Wednesday, April 06, 2005

The Religious Dimension of Marx

Brad DeLong writes about Marx's labor theory of value in a recent post and offers a useful example to show that his term "exploitation" is so indeterminate that it cannot be used to discriminate between the pernicious origins of wealth and the legitimate ones. Without drawing any distinctions, every case of the extraction of surplus wealth is simply labeled exploitation. Thus, DeLong writes:
Thus the labor theory of value category of "exploitation" does not map onto what either ordinary language or our moral intuitions call "exploitation." There are social and economic changes that are good that are, in Marx's schema, increases in the rate of exploitation. There are social and economic changes that are bad that are, in Marx's schema, increases in the rate of exploitation. It's simply not a useful tool for either moral philosophy or political action.
True as this may be (and there is some argument about it here by Matthew Yglesias), I do not think this is the primary issue in understanding Marx or appreciating his significance. In other words, it is not his contribution to moral philosophy or political action that matters the most. Rather, Marx's work is valuable as an analysis of the "spirit" of the age and for its messianic vision. Thus, it is primarily for his religious imagination that his legacy should be studied and valued.

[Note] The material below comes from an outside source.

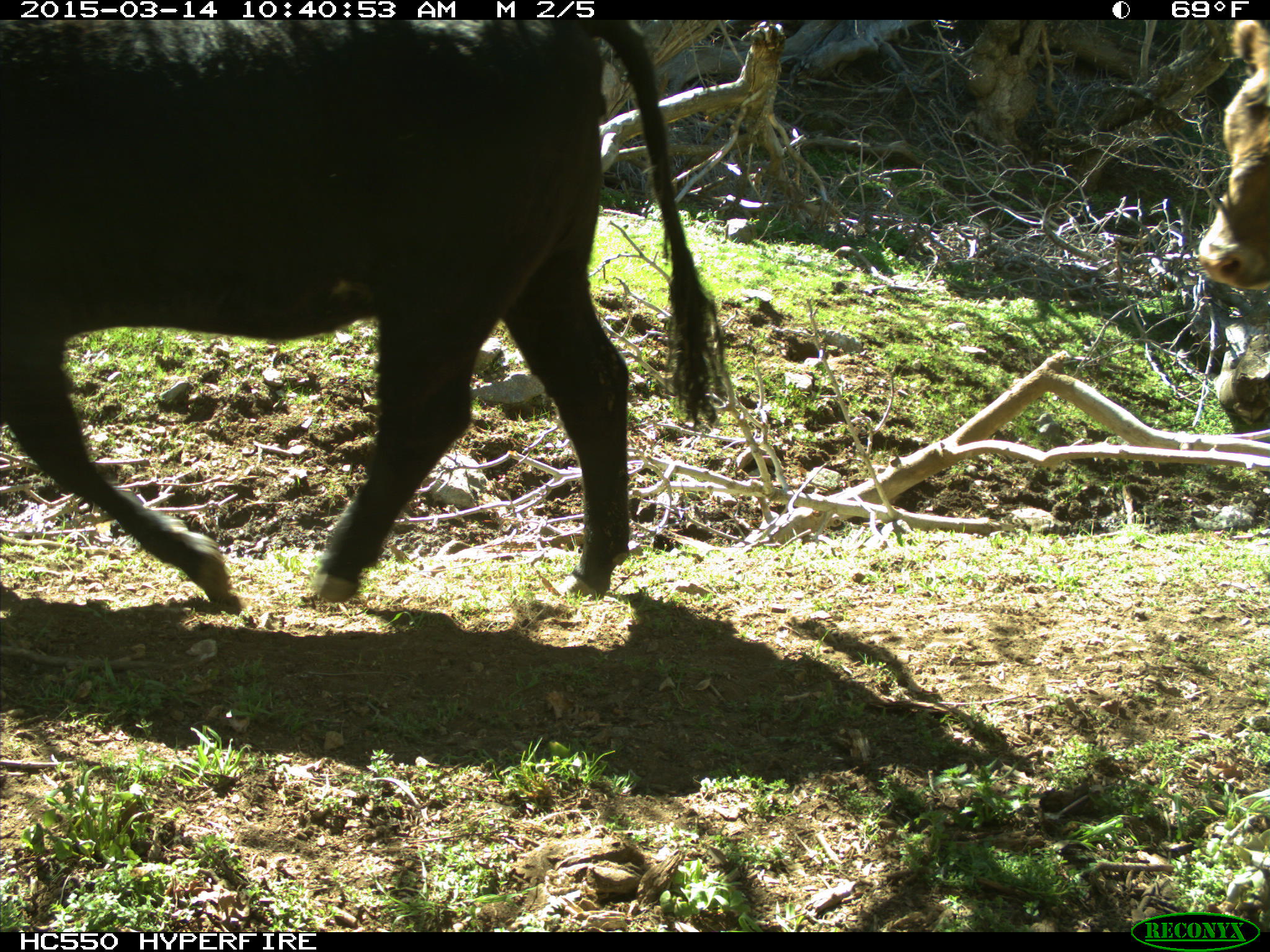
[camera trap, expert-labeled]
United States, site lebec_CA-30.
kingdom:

His analysis of exploitation, despite its appearance, is not so much about economic relations and the conditions of injustice in the marketplace. Those concerns are merely the clothing of deeper worries about the self-alienated condition of modern life. When he claims that the bourgeoisie "has left no other bond between man and man than naked self-interest," this sense of "exploitation" runs much deeper than any argument about the efficiency of economic relations. It is about the spiritual health of human beings. Thus, Marx can claim that the proletariat, i.e., the everyman, "represents the complete loss of man and can only regain itself, therefore, by the complete resurrection of man." This resurrection takes place in and through the overcoming of self-alienation, which occurs finally when the "utterly alien power" and "inhuman force" of greed no longer holds sway over the whole of human existence. Of course, this will not happen easily because the problem runs deep. The implicit morality of the political economy, as he explains it, underscores the depth of the problem:
The less you eat, drink and read books; the less you go to the theater, the dance hall, the public-house; the less you think, love, theorize, sing, paint, fence, etc., the more you save--the greater becomes your treasure which neither moths nor dust will devour--your capital. The less you are, the more you have; the less you express your own life, the greater is your externalized life--the greater is your store of alienated being.

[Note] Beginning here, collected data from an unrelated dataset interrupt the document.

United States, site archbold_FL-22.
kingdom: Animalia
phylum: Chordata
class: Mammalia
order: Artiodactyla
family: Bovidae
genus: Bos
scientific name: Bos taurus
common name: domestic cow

The less you are, the more you have--the more money, i.e., alienated being, you have. The irony of this possession is that it is dispossessing. The lifeblood of one's existence is poured out and drained of its vitality. Thus, he writes: "Dispossession is the most desperate spiritualism, total unreality of man, total reality of non-man." This spirit in despair yearns to regain itself, to return to itself out of the self-alienated state created by the greed which the political economy fosters. How exactly the overcoming of greed is to occur is unclear. On that point, Marx seems to reach for a resource that is not available to him--some sort of grace that he cannot envision. Yet he seems sure that it will be present and pervasive in the ethical community that arises in the aftermath of the current age--the age governed by the dispossessing power of greed. Whether or not Marx merits much attention as a moral philosopher or economist, his work clearly draws on the prophetic tradition by offering both a critique of the current age and a vision of the ideal community for which we should strive. This aspect of his thought deserves recognition and respect.